Ashworth has “great plans” for the Loreburne, which was guided at £2.75-3m, and says he is looking to buy more retail. His team is currently engaging with the community in Dumfries on its plans, with proposals including creating a food hall and business space. An architect has been appointed. But, fundamentally, it will remain a shopping centre under Ashworth’s ownership.
“Why did I like it? Why did I go for it? It’s the only shopping centre in Dumfries. It’s right in the heart of the town,” Ashworth says.
He feels certain that people will continue to want physical shops, particularly in provincial areas.
“Online is the future and the predominant way to shop, of course it is. But people need the experience and, especially now after Covid, people need to get out and walk and enjoy a day out at the shops,” he says.
Focus on local independents
The centre houses a number of multiples. But having been “treated badly” by one or two PLCs during the pandemic, Ashworth says he wants more local independents on the rent roll – and will prioritise doing deals with them.

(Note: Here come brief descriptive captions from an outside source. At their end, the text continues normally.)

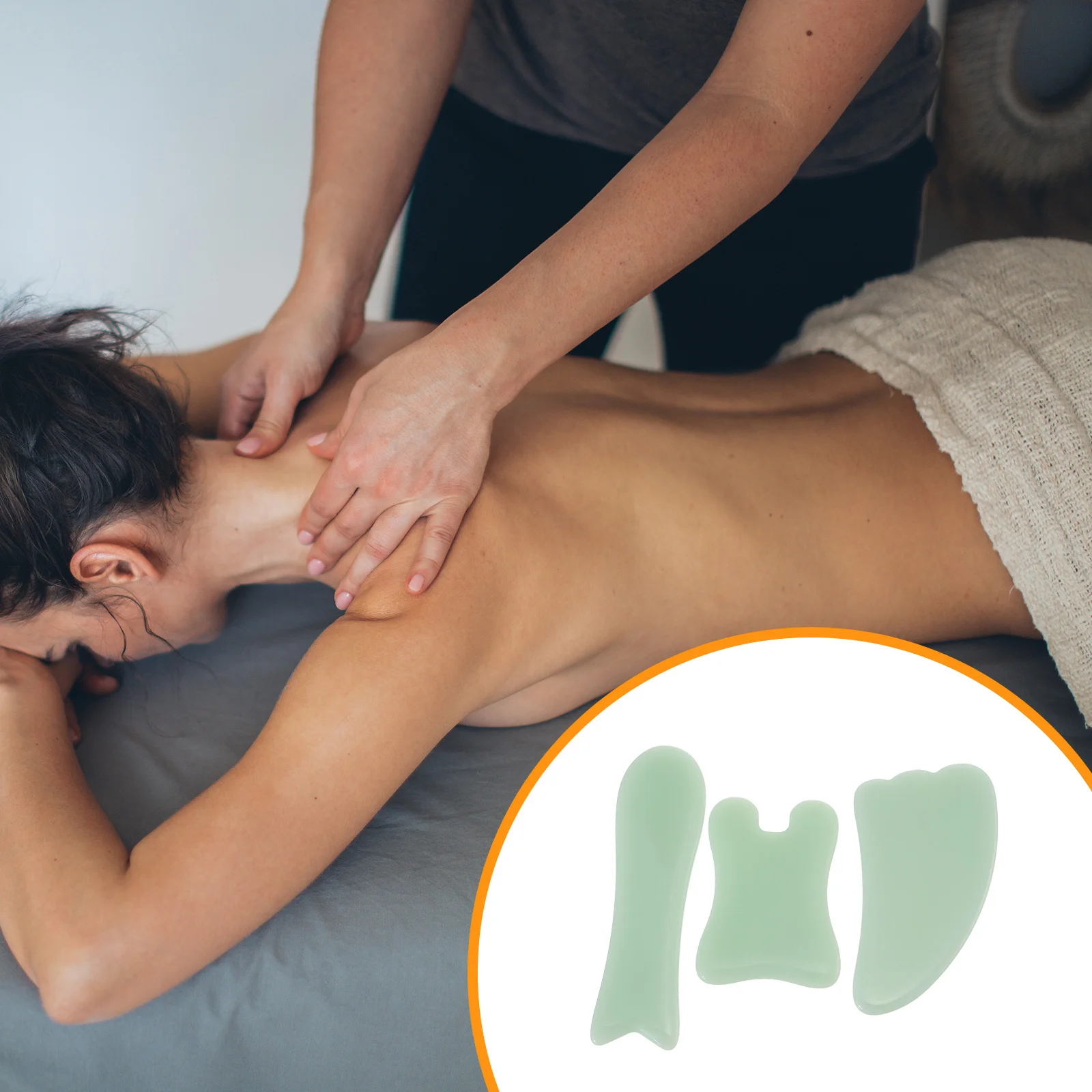 3개입 괄사 마사지 플레이트 전문가용 휴대용 스크래핑 도구 얼굴 및 신체 물리 치료용 견고하고 오래 지속되는 마사지기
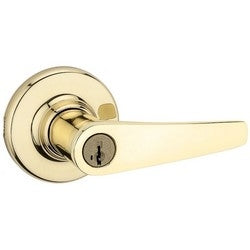 Kwikset 405DNL 3 6AL RCS K4 | Door Lever, Dorian, 6-Way Adjustable Latch, Round Corner Strike, Polished Brass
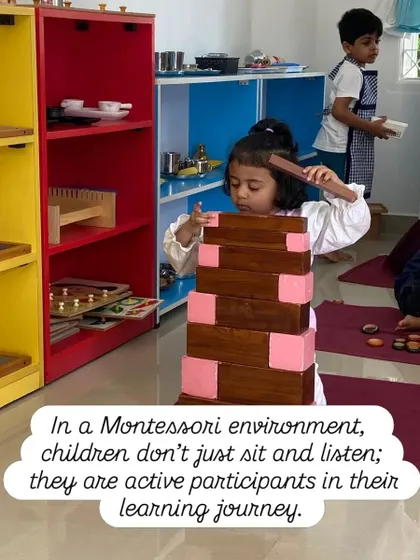 The Pink Tower is more than just a set of blocks; it's a foundational sensorial material. As this child builds, she is developing visual discrimination of size, refining her motor control, and experiencing a deep sense of order and concentration.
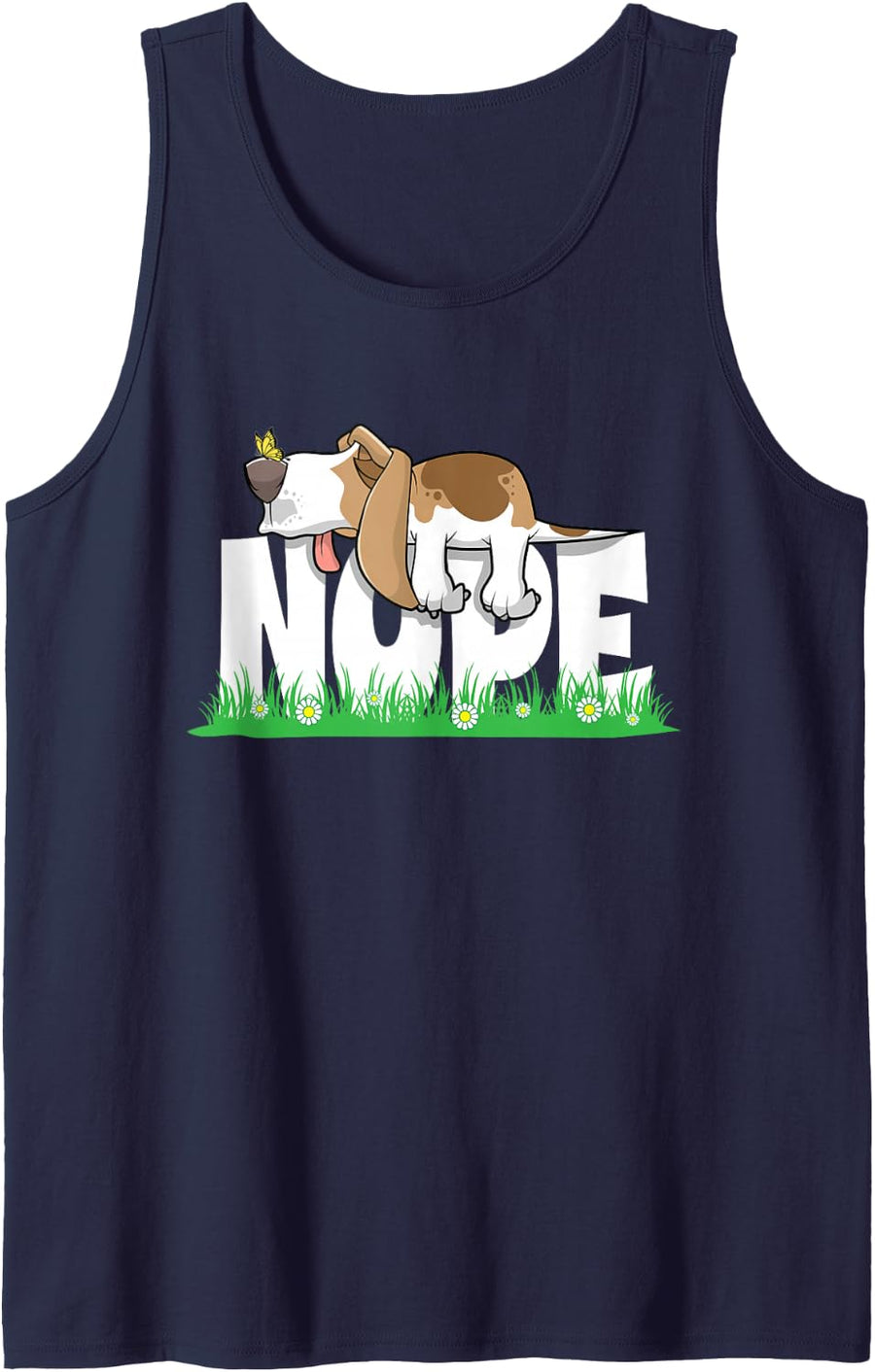Nope Funny Lazy Basset Hound Sleeping Hound Dog Lovers Sleeveless Tank Top - Navy Blue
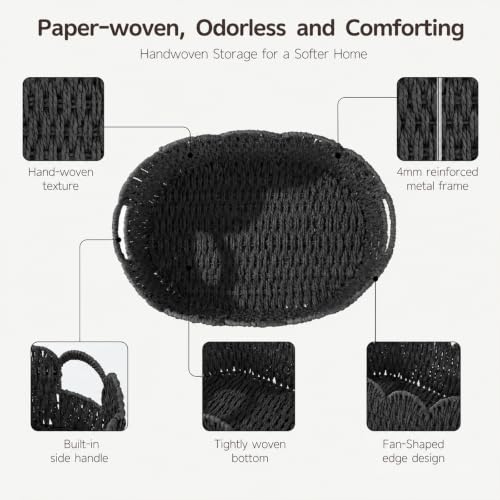 Endymion Set of 2 Paper Rope Scalloped Basket, Wicker Storage Baskets Black - color: Black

“I would much sooner do a deal with a local person who wants to run their own business there. I think they are better tenants. They pay the rent for a start. And I think that they are serving a better purpose in these shopping centres,” he says. “Corporates have their place and they are good anchors for shopping centres, but they are harder to deal with. They push you around as a landlord. They don’t pay as well. They maximise their power as a PLC and it’s not happy, it’s not a good place to be on the end of.”

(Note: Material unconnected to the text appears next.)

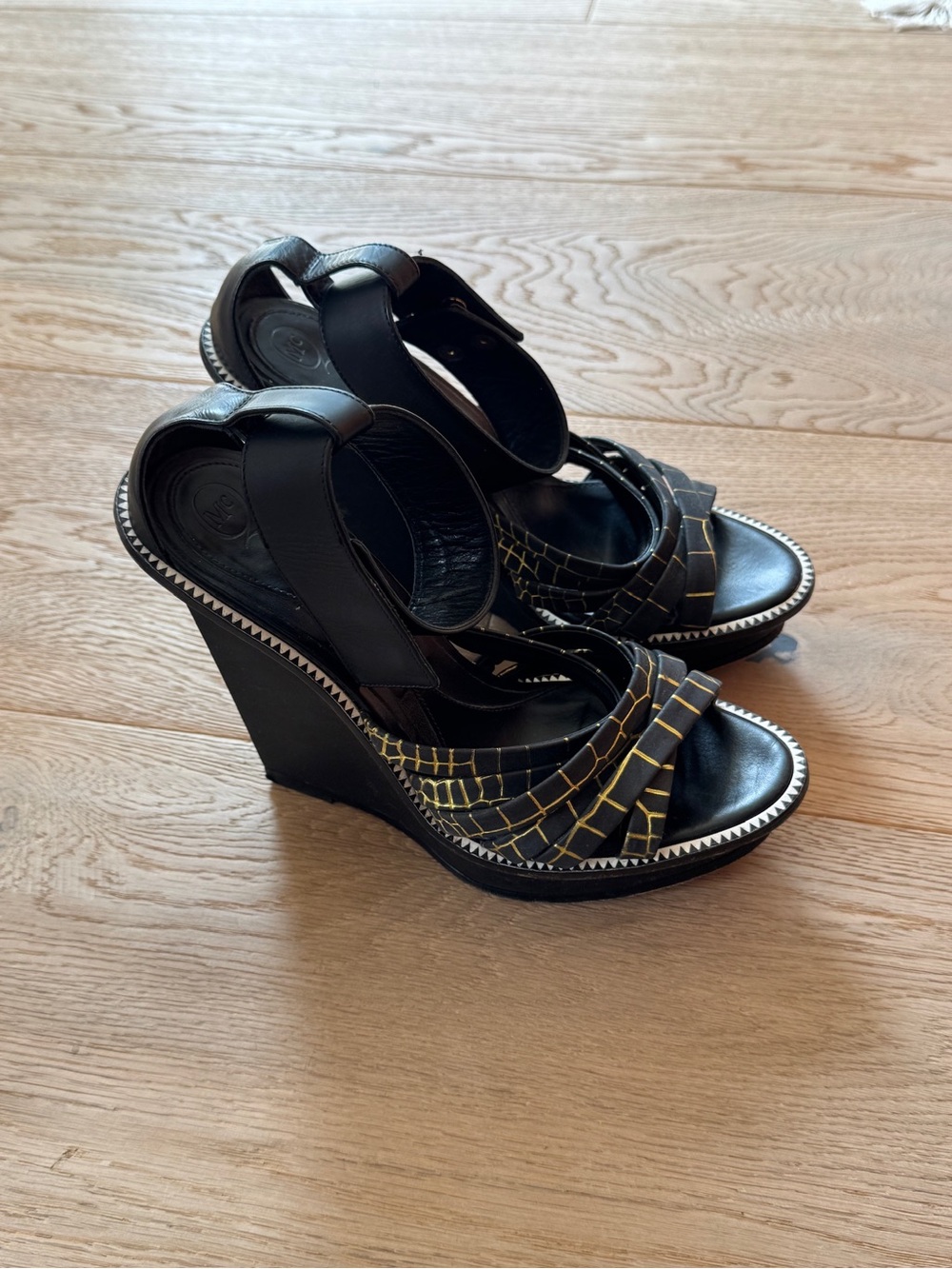 Alexander McQueen Black & Gold Wedges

It’s a view shared by Anthony Ratcliffe of Ratcliffes Chartered Surveyors which creates and manages prime commercial property investment portfolios on behalf of investors, with those portfolios ranging in size from £1m to more than £50m.
Assets are heavily weighted towards high-street retail. The bulk of tenants are major corporates – a strategy which seemed foolhardy at the time.
“The majors have bullied us,” says Ratcliffe. “They’ve exploited CVAs in a way that was never supposed to be possible.”
Meanwhile, the small number of local tenants across the estate behaved “really well”.
“They came to us for help. We offered the help. They took it. They were grateful for it. And once they’d got the help, they behaved impeccably,” says Ratcliffe.
Walker says the experience could perhaps prompt a rethink of the calibration of tenants – perhaps with prices reflecting higher yields for corporate tenants and keener yields for local tenants.
Ratcliffe agrees. “The property’s got to be good. The position has got to be good. And I think that eventually the penny will drop that the local guy running the coffee shop as opposed to the corporate running the coffee shop is actually the person that you would rather deal with,” Ratcliffe says. “I’d say it will take a little bit of time.”
This podcast and article were produced before the extension of the ban on commercial evictions to 2022.